Reversible decreases in EPPs produced by brief exposure to Ba²⁺ (0.2 mM) in Ca²⁺ current-ACh release Ringer. Traces in (a) are averaged EPPs in control solution, after 2.5 min in 0.2 mM Ba²⁺, and after washing in control solution for 3 min. Each trace is the averaged response to 5 stimuli (frequency of stimulation=0.05 Hz). An analysis of variance followed by multiple comparisons revealed highly statistically-significant differences between Ba²⁺-containing solutions and control conditions.
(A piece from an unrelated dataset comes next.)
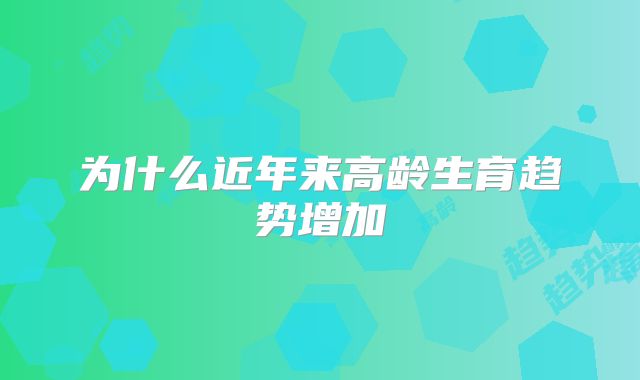 为什么近年来高龄生育趋势增加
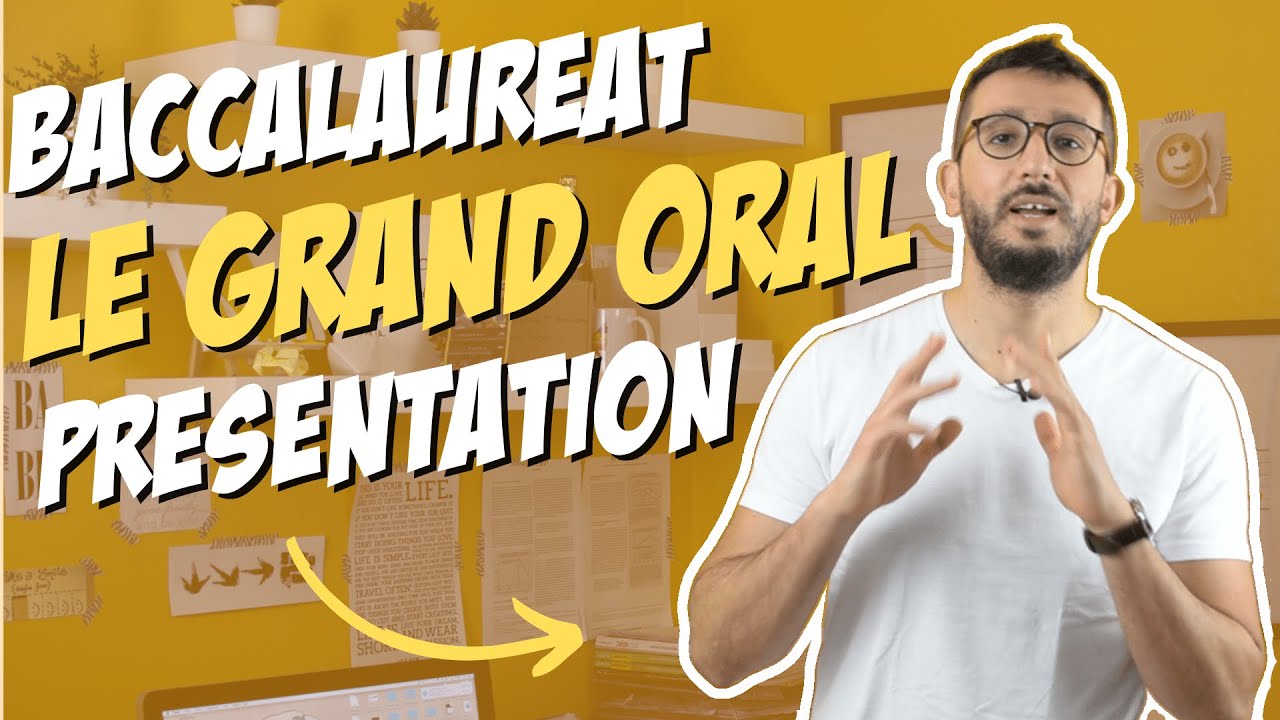 BAC LE GRAND ORAL : ce qui VOUS attend !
No statistically significant difference was observed between control and wash after Ba²⁺. Traces in (b) illustrates another experiment in which both perineural Ca²⁺ currents (upper traces) and EPPs (lower traces) were recorded. Note the concomitant decrease in the average Ca²⁺ component of the control perineural current and the EPP (n=11 stimuli). The effect on the EPPs was partly reversible (post Ba²⁺ wash). Recovery of the Ca²⁺ current also occurred (data not shown but see Figure 6).